WHAT IS EXPECTED
Please write the next part of the podcast interview post, starting right after its last sentence.

PASSAGE TO READ

******************************

Subscribing to the podcast is easy: just add the rss feed or add us in iTunes! Hope you'll enjoy it!

All the best


Thursday, 23 February 2017

Podcast Interview with Gábor Szárnyas, Budapest University of Technology and Economics

Waw. That was probably the longest stretch that I went without publishing blogposts or podcasts over here. I have no real excuse - the start of 2017 has just been super busy and interesting - with a lot of travel that does not really help with quiet "writing" time. But it's all great fun - I just need to get back into the rhythm - and today is the start of that.

Today's podcast is actually super cool. It started at a beautiful Brussels bar after Fosdem. At this conference, there have been "graph devrooms" hosted for the past couple of years - and this year it was a really nice lineup.  One of the speakers, Gábor, did this really interesting talk about "Graph Incremental Queries with OpenCypher", which is really cool. So after the conference, it turned out we share a passion for cycling too - and we decided to get together for a nice recording. Here it is:

Here's the transcript of our conversation:
RVB: 00:04.202 Hello everyone. My name is Rik, Rik Van Bruggen from Neo Technology and I must confess I feel very, very guilty now because this is the first time that I'll be recording a podcast in 2017, so happy new year. In spite of the fact that it's Valentine's Day. But yeah, I was slacking a little bit but I want to bring the podcast back to life and I've lined up a bunch of people to help me with that. And today I've invited someone who I've who only met like two weeks ago at the FOSDEM Conference in Brussels. And that's Gábor Szárnyas from Budapest. Hi Gábor.

******************************

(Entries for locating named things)
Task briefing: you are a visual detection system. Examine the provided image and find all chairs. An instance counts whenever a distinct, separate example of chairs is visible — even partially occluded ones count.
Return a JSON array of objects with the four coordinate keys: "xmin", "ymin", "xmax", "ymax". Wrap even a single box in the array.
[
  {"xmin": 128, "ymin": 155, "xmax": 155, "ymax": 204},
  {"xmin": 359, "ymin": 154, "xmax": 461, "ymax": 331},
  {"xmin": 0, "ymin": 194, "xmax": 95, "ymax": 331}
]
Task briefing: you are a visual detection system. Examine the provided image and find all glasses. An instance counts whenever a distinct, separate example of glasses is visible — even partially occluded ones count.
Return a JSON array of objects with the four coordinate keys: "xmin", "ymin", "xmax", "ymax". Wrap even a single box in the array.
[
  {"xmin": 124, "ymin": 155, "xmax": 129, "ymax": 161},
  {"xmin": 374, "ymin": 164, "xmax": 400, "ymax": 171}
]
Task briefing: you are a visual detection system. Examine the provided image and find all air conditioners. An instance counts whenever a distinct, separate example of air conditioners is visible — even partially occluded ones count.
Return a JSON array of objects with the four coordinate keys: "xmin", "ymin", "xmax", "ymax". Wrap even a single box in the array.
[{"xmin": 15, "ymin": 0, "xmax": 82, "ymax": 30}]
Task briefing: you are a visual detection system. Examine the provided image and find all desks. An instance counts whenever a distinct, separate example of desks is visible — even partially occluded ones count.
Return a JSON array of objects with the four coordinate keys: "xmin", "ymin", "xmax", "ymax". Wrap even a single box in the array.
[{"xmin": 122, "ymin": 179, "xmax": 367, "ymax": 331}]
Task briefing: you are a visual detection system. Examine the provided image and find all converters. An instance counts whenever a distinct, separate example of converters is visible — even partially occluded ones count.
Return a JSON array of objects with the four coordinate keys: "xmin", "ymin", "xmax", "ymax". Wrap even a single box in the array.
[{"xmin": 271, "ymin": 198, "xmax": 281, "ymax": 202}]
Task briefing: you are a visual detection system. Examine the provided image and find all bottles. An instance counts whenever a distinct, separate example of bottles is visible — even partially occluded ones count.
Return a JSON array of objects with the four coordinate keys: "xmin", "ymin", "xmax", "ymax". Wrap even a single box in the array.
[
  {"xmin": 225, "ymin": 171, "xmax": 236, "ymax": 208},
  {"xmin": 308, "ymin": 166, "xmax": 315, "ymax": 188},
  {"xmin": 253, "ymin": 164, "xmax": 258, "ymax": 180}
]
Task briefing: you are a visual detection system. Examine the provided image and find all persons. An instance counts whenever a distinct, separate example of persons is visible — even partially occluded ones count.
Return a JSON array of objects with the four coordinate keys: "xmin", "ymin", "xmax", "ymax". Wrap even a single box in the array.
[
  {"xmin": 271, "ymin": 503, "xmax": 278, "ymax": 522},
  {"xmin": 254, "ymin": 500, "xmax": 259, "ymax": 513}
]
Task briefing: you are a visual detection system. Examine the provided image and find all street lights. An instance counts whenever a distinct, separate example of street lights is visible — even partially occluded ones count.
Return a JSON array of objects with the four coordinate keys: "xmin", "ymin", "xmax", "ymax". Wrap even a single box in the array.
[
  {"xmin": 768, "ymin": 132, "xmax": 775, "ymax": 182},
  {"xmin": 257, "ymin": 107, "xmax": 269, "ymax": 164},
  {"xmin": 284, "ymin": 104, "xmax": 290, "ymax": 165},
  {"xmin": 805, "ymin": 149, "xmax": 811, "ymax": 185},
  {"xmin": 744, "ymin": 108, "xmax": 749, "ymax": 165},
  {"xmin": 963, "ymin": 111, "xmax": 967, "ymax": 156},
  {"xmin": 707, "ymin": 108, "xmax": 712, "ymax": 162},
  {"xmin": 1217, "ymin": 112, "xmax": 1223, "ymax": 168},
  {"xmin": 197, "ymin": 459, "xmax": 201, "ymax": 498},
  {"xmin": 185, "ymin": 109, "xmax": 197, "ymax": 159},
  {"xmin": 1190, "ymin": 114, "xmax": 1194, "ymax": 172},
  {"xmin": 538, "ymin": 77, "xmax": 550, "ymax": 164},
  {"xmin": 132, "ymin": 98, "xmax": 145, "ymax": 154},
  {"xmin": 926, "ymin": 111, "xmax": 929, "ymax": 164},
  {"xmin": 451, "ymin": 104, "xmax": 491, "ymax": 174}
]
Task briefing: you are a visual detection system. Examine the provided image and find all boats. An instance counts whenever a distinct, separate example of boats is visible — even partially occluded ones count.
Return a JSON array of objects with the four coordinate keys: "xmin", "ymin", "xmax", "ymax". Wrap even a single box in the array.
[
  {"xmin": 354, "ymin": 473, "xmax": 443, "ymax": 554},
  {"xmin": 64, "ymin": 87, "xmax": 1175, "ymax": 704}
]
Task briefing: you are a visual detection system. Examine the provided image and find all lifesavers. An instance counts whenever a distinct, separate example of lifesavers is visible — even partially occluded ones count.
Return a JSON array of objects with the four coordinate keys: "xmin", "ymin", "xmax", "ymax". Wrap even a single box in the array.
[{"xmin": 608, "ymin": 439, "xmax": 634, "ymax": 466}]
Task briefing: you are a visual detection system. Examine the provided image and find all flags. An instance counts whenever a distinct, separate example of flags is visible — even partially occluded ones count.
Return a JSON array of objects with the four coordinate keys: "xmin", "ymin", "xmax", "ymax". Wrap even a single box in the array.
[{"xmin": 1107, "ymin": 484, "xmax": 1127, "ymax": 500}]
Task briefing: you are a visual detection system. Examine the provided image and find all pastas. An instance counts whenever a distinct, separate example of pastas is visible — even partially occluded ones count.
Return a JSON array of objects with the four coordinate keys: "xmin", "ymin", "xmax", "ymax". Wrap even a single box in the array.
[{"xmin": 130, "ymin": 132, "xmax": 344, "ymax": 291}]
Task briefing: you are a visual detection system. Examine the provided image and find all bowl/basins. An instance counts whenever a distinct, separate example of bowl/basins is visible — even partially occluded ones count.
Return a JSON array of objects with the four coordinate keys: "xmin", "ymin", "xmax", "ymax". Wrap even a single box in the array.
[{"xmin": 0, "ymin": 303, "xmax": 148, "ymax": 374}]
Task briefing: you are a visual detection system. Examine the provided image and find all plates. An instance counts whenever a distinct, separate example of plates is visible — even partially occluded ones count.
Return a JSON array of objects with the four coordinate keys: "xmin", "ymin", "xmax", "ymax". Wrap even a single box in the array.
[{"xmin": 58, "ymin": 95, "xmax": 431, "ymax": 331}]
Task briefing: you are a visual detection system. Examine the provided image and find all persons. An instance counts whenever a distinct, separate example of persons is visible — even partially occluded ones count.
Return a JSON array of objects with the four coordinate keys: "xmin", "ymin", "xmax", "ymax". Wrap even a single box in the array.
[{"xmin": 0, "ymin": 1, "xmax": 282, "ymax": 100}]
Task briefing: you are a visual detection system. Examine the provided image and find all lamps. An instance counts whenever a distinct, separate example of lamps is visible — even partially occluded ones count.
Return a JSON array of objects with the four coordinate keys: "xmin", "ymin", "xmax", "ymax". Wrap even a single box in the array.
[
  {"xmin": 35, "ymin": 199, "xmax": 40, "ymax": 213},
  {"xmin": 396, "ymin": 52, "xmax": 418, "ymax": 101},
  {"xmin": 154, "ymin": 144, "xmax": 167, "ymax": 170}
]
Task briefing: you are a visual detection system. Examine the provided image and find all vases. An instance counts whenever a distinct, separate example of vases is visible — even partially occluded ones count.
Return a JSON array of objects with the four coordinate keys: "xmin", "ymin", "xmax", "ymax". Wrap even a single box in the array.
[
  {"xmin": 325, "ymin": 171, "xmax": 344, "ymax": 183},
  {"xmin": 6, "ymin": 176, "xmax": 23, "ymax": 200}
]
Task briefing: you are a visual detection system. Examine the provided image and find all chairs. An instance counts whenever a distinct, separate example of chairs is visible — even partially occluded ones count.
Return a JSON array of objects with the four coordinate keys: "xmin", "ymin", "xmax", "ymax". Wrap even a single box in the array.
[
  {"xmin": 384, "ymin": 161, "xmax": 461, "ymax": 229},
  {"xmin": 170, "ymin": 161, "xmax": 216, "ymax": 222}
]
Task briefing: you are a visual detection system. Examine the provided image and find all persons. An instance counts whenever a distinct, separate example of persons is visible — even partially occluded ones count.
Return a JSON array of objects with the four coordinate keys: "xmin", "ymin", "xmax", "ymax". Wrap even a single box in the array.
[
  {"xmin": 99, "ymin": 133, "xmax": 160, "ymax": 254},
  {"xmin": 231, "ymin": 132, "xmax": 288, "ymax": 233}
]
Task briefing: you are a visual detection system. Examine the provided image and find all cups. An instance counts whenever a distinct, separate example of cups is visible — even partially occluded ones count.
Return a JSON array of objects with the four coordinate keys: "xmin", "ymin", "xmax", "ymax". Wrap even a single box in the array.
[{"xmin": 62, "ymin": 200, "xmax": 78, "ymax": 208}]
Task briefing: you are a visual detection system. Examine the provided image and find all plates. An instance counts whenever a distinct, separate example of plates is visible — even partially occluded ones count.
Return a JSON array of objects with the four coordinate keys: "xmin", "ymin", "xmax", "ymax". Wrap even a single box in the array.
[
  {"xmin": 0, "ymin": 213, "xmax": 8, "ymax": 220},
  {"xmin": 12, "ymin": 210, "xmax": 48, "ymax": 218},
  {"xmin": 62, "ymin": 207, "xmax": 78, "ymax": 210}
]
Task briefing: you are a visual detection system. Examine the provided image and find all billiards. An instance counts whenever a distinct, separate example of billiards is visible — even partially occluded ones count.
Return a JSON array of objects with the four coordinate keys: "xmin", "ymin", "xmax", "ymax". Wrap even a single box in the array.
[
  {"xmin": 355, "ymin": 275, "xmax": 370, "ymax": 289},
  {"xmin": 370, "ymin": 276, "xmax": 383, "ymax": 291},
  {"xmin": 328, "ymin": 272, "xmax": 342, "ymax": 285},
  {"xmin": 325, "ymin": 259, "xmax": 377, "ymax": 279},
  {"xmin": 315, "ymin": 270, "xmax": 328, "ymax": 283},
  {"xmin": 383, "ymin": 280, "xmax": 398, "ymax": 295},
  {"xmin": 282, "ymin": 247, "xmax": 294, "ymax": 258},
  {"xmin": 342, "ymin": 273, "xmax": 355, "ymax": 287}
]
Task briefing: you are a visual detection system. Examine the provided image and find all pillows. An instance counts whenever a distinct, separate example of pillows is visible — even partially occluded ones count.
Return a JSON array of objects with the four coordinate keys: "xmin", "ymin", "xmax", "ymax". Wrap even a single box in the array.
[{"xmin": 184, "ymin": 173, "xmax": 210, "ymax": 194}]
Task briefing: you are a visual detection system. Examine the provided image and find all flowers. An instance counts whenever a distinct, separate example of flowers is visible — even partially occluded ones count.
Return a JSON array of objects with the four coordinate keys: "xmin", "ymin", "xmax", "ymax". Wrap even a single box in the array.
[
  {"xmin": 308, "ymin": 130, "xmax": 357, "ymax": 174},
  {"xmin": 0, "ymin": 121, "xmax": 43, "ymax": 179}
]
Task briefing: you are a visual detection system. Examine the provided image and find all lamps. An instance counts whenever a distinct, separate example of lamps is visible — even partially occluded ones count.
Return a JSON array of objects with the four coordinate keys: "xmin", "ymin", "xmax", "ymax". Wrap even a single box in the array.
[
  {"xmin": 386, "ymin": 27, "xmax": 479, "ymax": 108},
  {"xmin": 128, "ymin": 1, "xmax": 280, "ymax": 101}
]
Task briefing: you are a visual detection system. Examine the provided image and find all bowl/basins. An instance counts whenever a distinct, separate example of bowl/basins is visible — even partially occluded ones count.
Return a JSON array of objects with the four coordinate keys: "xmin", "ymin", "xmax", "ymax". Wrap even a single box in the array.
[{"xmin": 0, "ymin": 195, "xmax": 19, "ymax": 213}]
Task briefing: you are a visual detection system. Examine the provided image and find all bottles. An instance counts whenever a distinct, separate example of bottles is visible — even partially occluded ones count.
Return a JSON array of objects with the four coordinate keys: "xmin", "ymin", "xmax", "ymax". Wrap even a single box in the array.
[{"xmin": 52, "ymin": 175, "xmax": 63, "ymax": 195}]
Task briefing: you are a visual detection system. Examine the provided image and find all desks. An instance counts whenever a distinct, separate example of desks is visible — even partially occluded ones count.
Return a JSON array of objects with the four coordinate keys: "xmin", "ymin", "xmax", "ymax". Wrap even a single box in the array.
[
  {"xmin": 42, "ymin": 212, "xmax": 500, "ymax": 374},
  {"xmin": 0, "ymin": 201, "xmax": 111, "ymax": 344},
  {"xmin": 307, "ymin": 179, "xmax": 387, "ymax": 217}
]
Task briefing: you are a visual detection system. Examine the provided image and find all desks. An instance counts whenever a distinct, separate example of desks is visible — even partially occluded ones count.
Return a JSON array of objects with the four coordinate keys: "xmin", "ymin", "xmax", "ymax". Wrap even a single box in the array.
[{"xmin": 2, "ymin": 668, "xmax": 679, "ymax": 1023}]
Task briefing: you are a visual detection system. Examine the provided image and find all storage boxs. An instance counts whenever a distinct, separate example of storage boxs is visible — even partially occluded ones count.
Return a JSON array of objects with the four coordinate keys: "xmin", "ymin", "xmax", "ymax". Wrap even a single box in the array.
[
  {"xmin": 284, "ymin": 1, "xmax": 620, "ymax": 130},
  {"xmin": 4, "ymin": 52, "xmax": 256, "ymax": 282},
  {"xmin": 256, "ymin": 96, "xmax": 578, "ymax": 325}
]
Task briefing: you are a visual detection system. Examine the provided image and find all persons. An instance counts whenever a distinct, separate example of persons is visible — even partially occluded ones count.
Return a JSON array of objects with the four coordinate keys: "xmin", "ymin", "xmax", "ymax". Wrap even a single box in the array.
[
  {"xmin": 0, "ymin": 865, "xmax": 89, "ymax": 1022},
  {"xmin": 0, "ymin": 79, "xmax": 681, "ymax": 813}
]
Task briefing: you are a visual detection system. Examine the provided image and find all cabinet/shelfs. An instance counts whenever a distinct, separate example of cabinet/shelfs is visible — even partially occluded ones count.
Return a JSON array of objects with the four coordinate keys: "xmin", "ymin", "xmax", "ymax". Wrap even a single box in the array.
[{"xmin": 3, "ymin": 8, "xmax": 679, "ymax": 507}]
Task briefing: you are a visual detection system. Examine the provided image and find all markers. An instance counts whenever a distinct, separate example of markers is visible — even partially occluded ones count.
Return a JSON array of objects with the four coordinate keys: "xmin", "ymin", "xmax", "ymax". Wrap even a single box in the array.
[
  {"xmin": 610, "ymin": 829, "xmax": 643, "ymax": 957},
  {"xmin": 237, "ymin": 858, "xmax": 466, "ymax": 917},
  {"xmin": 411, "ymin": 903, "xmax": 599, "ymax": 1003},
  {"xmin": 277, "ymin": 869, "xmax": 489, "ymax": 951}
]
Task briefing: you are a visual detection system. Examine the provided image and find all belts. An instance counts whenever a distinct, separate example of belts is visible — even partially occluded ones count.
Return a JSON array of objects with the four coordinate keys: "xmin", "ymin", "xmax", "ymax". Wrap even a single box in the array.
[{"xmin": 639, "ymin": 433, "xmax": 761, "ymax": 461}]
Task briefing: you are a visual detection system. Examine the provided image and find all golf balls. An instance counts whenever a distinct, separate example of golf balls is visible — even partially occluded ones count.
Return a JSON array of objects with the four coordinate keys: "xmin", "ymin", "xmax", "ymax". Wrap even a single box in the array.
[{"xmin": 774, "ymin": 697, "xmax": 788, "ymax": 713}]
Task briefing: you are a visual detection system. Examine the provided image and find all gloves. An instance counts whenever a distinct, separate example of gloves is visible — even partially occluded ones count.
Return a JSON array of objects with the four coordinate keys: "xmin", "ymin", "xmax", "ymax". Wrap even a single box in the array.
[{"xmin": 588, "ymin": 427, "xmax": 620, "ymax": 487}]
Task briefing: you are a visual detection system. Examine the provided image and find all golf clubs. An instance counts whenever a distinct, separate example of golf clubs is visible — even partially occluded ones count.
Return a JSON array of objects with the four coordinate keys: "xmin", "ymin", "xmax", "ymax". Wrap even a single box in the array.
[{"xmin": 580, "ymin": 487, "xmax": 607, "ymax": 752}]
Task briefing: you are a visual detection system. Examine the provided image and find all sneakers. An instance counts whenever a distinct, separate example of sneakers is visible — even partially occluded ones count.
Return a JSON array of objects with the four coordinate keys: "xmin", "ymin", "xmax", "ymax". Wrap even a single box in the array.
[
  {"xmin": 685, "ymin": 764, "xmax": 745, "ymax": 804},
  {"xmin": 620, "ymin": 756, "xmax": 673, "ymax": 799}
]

******************************

ANSWER TO THE EXERCISE
GS: 00:42.680 Hi Rik. Nice to be here. 
RVB: 00:43.500 Hey. Thank you for joining me. It was a great time meeting you in Brussels over some Brussels beer, but yeah we talked to each other about your work and I thought it would be great to have you on the podcast. So my first question is going to be who are you, and what do you do? What's your relationship to the wonderful world of graphs? 
GS: 01:10.158 Okay. So I'm a researcher at Budapest University of Technology and Economics. And also visiting researcher at McGill University in Canada. Now I'm working on finalizing my PhD, so hopefully I will be finish it within a year or a half. And I worked basically on graph- related topics in my PhD. 
RVB: 01:33.134 Oh, very cool. And don't forget you share another passion with me. 
GS: 01:38.380 Yeah, I'm also a cyclist. 
RVB: 01:40.152 Yes, exactly. 
GS: 01:40.729 So I started road cycling three years ago and it absolutely wondered me. I really like cycling-- 
RVB: 01:49.279 Same for me...
GS: 01:50.351 --and that's my main passion. 
RVB: 01:51.948 Same for me. We have a couple of other graphistas that are super passionate about cycling so we'll have to do a ride sometime. But tell us-- 
GS: 01:59.412 I agree. 
RVB: 01:59.558 --a little bit more about your work with graphs. What's it all about, what's your PhD about, and what are you working on? 
GS: 02:07.503 Okay. So my PhD revolves around three topics that are related to graphs. The first one is how to incrementally query graphs. So imagine that you have a complex query and you have a huge graph. Now obviously, it's very difficult to evaluate a query on the graph at a very short amount of time. So basically, as a workaround, we do incremental queries, which means that if your graph changes slightly then we maintain the result sets. And this is useful for a number of scenarios. You can use it for static analysis of code bases, you can use it for runtime modelling, you can use it for fraud detection, and so on. There are many use cases that present this scenario.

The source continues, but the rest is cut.